1. Potential Nihil Connection?

“Arezou, stop. You’re making everything about the Nihil.”

And what of it?

When the first Ascendancy book came out, I didn’t question the way the Chiss navigate. Their sky-walkers fall into trances and navigate in a way that circumvents hyperspace. There are few others who can manage it, but one such group living in the Chaos that can, are called the “Pathfinders”

The Paths? Alternatives to hyperspace? Navigational trances? This is sounding awfully Nihil to me!
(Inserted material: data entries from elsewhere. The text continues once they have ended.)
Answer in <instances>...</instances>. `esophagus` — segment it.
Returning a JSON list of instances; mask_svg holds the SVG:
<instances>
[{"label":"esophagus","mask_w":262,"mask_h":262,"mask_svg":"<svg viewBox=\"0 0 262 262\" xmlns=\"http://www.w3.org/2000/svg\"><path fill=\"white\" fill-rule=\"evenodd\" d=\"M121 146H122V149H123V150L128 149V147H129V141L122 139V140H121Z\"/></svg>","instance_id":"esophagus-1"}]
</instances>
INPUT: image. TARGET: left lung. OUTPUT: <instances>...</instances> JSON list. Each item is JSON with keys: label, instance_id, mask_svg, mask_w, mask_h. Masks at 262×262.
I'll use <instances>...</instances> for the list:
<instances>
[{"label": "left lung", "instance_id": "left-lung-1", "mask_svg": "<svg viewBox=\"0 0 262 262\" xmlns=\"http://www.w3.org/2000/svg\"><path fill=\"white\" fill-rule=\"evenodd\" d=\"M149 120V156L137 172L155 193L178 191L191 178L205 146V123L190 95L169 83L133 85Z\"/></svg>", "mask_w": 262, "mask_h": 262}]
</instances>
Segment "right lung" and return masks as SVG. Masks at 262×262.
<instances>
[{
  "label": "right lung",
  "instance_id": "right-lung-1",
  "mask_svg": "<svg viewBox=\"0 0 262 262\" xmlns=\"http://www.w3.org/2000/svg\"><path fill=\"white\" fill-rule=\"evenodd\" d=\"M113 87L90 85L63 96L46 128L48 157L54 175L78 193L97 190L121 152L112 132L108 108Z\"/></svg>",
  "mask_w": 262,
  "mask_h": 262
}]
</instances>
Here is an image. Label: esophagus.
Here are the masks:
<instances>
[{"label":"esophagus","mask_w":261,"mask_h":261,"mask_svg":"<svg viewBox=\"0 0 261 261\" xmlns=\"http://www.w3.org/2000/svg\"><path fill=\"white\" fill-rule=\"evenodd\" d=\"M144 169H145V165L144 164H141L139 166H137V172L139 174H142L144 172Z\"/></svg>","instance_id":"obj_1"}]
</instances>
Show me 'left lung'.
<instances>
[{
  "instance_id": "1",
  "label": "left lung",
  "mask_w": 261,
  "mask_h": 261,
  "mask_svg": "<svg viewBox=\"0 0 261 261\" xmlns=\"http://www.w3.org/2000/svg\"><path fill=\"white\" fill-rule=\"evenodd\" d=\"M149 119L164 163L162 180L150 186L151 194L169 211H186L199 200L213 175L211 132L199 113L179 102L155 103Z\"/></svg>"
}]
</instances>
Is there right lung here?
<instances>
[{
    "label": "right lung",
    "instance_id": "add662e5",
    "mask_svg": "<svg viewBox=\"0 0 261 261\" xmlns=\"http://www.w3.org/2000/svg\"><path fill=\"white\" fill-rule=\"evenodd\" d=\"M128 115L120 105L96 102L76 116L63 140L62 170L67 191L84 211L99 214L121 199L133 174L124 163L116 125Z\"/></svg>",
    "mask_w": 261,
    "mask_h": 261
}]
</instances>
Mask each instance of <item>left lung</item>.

I know the Chiss have been around a long time, and are an ancient society, so they didn’t exactly learn this from the Nihil. But did the Nihil learn it from them? Or did the Nihil perhaps help them refine the technology after being driven out of the Outer Rim by the Republic? They’re just too cool a concept to disappear from canon entirely, and I’m certain they do exist in “present day” canon in some form or another. It wouldn’t be unlike Lucasfilm Publishing to thread these connections in somehow.

2. Unresolved (and Unknown) Sexual Tension

My friend Hope once observed that Timothy Zahn accidentally writes very shippable characters, and then is absolutely surprise-pikachu baffled when people pick up on this energy.

Last time around it was him sending Thrawn and Ar’alani on a date without realizing it’s a date. This time, it’s the unresolved sexual tension between Caretaker Thalias and Mid-Captain Samakro.

These two do not like each other. At all. She really likes and admires Thrawn, and he hates him. They have a rivalry, he is plotting against her and suspects her of spying. They snip at each other constantly. In literally any other author’s hands, they would be hate-fucking I’m certain of it.

I would hold out hope that Zahn is going to bring this up in a future instalment, but I’d be very surprised if he even knew what he’d done, honestly.

3. Chiss Society

One of the things I liked from the last book was the structure of Chiss society. There is still some of that here, but unfortunately not nearly enough to satisfy.

I will say, it was really cool to get more into the family structure beyond the Nine Ruling Families and all the intrigue between them. I’m hoping as things come to a head next time that there will be more of this.

More political intrigue, less battle math!

4. Yomie

I’m not gonna lie…this fucked me up.

Like. If I didn’t have to podcast about this book with people I would have DNF’d.

This time around the “memories” in the book are given over to Haplif. In order to gain access to the inner workings of their society, he tricks two young Chiss into being his “guides”, on his dime, hoping to befriend them. While the man has no problems and tries to go along with it, his fiancee is less accommodating.

Once she catches on to Haplif and his bullshit, you know what he does? He kills Yomie and throws her lifeless body out into space.

I hate it so much. Just typing this out, I feel nauseous and have tears in my eyes. I get that death and violence happen but this was so cold and unnecessary.

Points Left Hanging

I mean…I suppose there isn’t much I can speculate about. I imagine the Chiss will dissolve into the civil war that sent Thrawn to the Empire.

I’m more interested to see if my Nihil speculation pays off or if it’s just me seeing my new faves where they don’t exist.

Random Thoughts

The random “space words” that Zahn uses for certain things crack me up. Especially because he doesn’t use them for everything, and sometimes certain things are painfully “of Earth”. For instance, zippers are “sealer teeth”, but then Thrawn encounters beings who say things like “Prince Militaire”, which is French, and generalissimo which is straight up Italian.

I will give kudos where it’s due, it would be very easy for Zahn to write this book and make all the characters men. So the fact that so many of the characters are women is remarkable in itself. NOW THAT SAID…

The Magys and her people are said to operate in a matriarchy. But I can’t help but feel like he just said that, and didn’t stop to consider how many facets of our society are informed by its patriarchal nature. When they first meet the Chiss, the Magys’ people are gathered around her in a way that is most efficient to protect her. So the outer ring is young men, then older men, then older women, younger women and then children. But I cannot help but question why a matriarchy still takes such a patriarchal stance on warfare.